Standing under fluorescent lights at a San Francisco hospital, employees of Medisas Inc. were celebrating the debut of their medical records software. It was the product of two years of planning, coding, and countless meetings with hospital administrators, all driven by Gautam Sivakumar, the startup’s founder and chief executive officer. But Sivakumar spent that day at a computer in his childhood bedroom in England.
His face appeared on an iPad via video chat as colleagues toted him around the hospital “like a baby,” he recalled. “I’d say, ‘I need to talk to that person. Can you take me over there?’” The awkward arrangement was a byproduct of an all-too common phenomenon among U.S. tech startups: immigration limbo.
When it comes to starting businesses, immigrants do more than their fair share. While 13 percent of the U.S. population is foreign-born, 24 percent of tech and engineering companies created between 2006 and 2012 had an immigrant founder, according to the Kauffman Foundation, a researcher that advocates for entrepreneurs.
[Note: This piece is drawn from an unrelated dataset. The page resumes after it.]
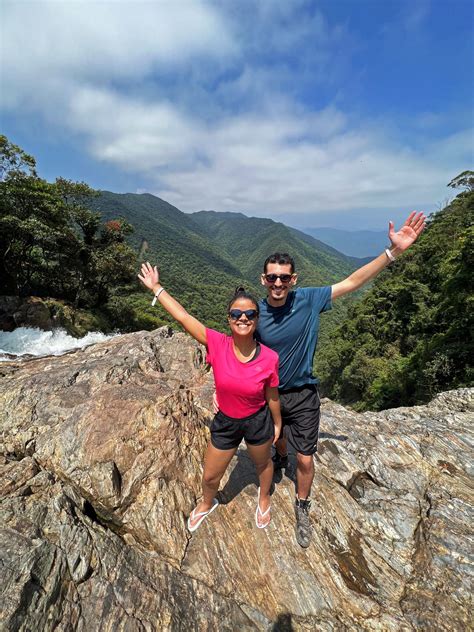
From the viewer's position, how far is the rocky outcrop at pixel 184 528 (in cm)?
307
In Silicon Valley, the figure was 44 percent. Among those founders are WhatsApp CEO Jan Koum and Instagram’s technical lead, Mike Krieger. Kunal Bahl returned home to India to build e-commerce company Snapdeal after failing to secure a U.S. visa upon graduating from Wharton. Snapdeal was valued at $5 billion by investors last year and employs more than 4,000 people.
There is no visa specifically designed for foreigners who start companies in the U.S. A six-year effort to create one died in Congress last year. Legislation won’t have a chance at passing until at least 2017 and more likely not until 2022, said Craig Montuori, an advocate for reform who estimates that hundreds of founders in the U.S. are struggling to get federal work authorization. “We got a lot of support on Capitol Hill and very little opposition, but few people were willing to make it a priority,” he said.